(Saved data entries)

Content starts

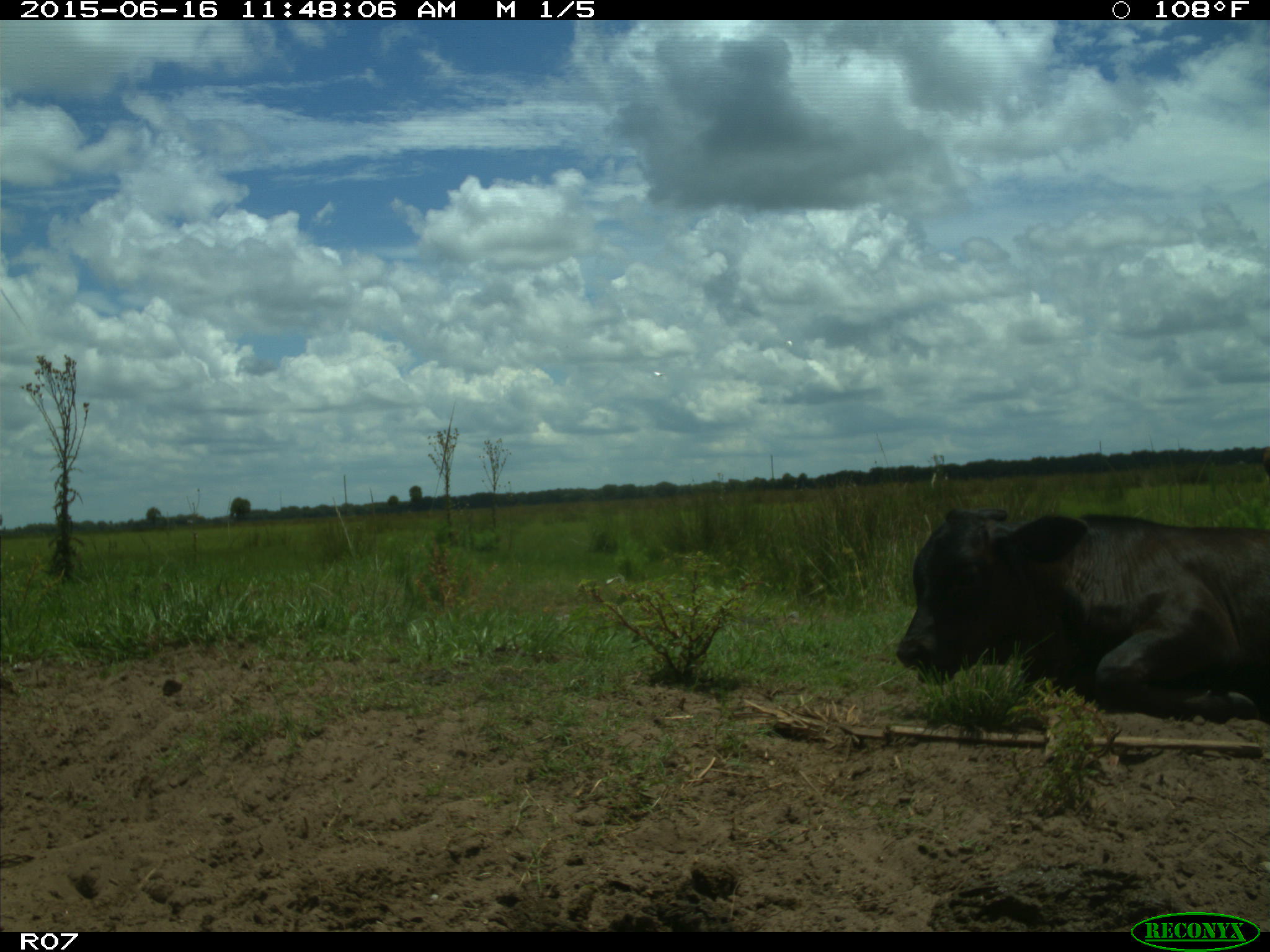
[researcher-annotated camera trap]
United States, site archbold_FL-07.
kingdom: Animalia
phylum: Chordata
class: Mammalia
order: Artiodactyla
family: Bovidae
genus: Bos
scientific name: Bos taurus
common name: domestic cow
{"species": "Bos taurus (domestic cow)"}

Content ends

## Task prompt
I'd like every record printed exactly, with the pictures left out.

## Exercise output
[researcher-annotated camera trap]
United States, site archbold_FL-07.
kingdom: Animalia
phylum: Chordata
class: Mammalia
order: Artiodactyla
family: Bovidae
genus: Bos
scientific name: Bos taurus
common name: domestic cow
{"species": "Bos taurus (domestic cow)"}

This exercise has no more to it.